▶ _WHAT NEEDS TO BE DONE_:
Return each of the entries below precisely, with no pictures in the result.

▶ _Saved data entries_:
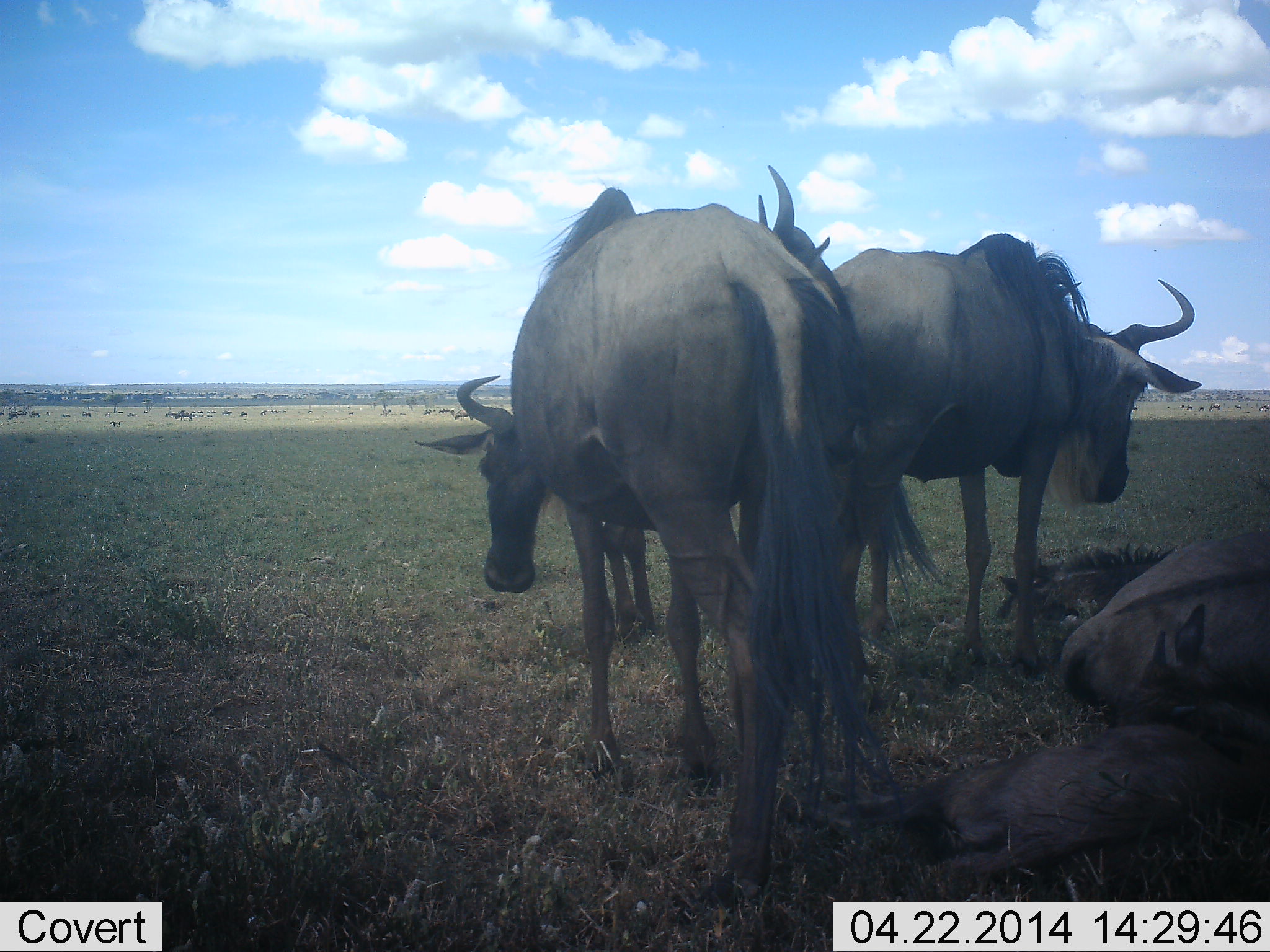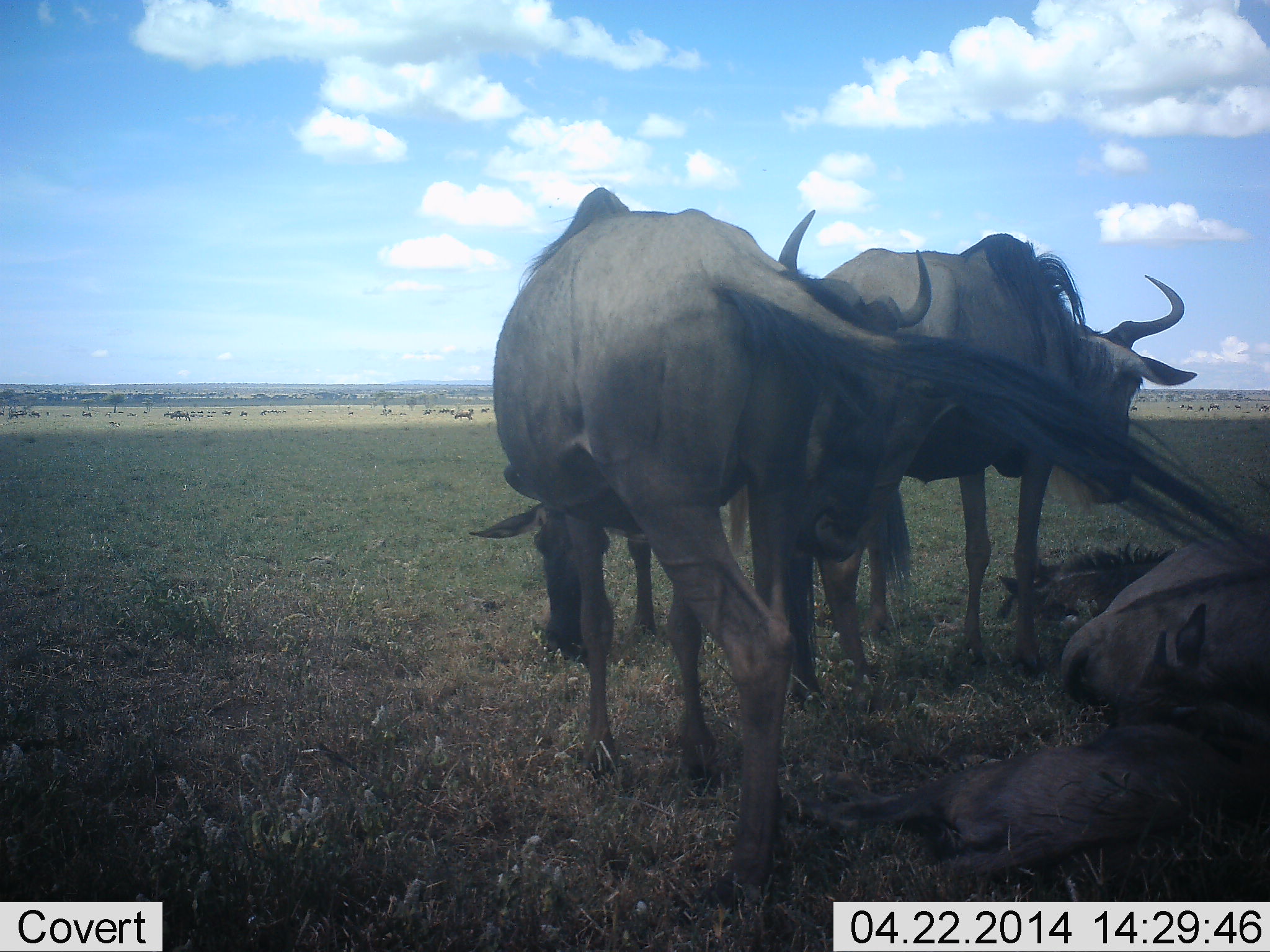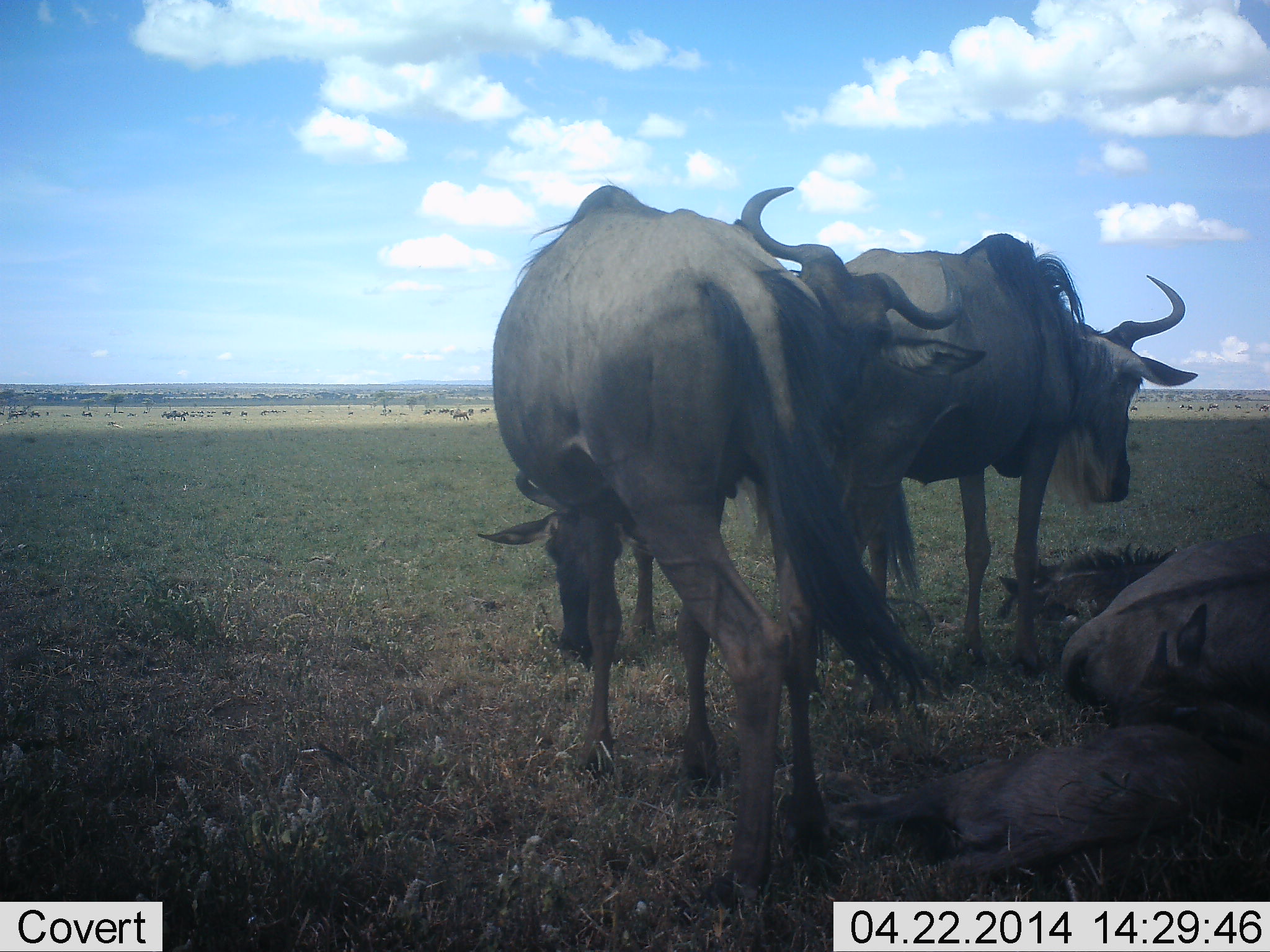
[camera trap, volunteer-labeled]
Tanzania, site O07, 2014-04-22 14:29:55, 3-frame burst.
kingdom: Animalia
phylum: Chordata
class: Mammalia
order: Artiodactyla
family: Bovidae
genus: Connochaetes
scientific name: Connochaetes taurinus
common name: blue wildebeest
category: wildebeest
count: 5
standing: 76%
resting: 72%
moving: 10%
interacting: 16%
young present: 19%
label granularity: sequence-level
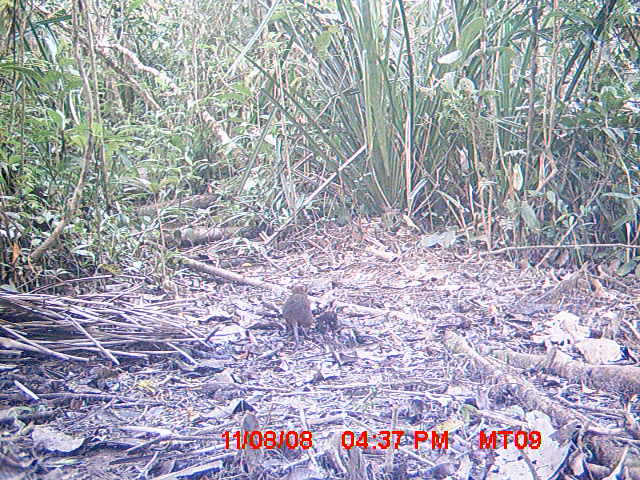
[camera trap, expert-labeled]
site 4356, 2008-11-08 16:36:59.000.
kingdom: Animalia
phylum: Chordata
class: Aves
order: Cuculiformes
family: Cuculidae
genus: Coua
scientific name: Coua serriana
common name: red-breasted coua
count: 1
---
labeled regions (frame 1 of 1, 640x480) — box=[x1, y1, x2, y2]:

▶ _SOLUTION TO THIS PROBLEM_:
[camera trap, volunteer-labeled]
Tanzania, site O07, 2014-04-22 14:29:55, 3-frame burst.
kingdom: Animalia
phylum: Chordata
class: Mammalia
order: Artiodactyla
family: Bovidae
genus: Connochaetes
scientific name: Connochaetes taurinus
common name: blue wildebeest
category: wildebeest
count: 5
standing: 76%
resting: 72%
moving: 10%
interacting: 16%
young present: 19%
label granularity: sequence-level
[camera trap, expert-labeled]
site 4356, 2008-11-08 16:36:59.000.
kingdom: Animalia
phylum: Chordata
class: Aves
order: Cuculiformes
family: Cuculidae
genus: Coua
scientific name: Coua serriana
common name: red-breasted coua
count: 1
---
labeled regions (frame 1 of 1, 640x480) — box=[x1, y1, x2, y2]:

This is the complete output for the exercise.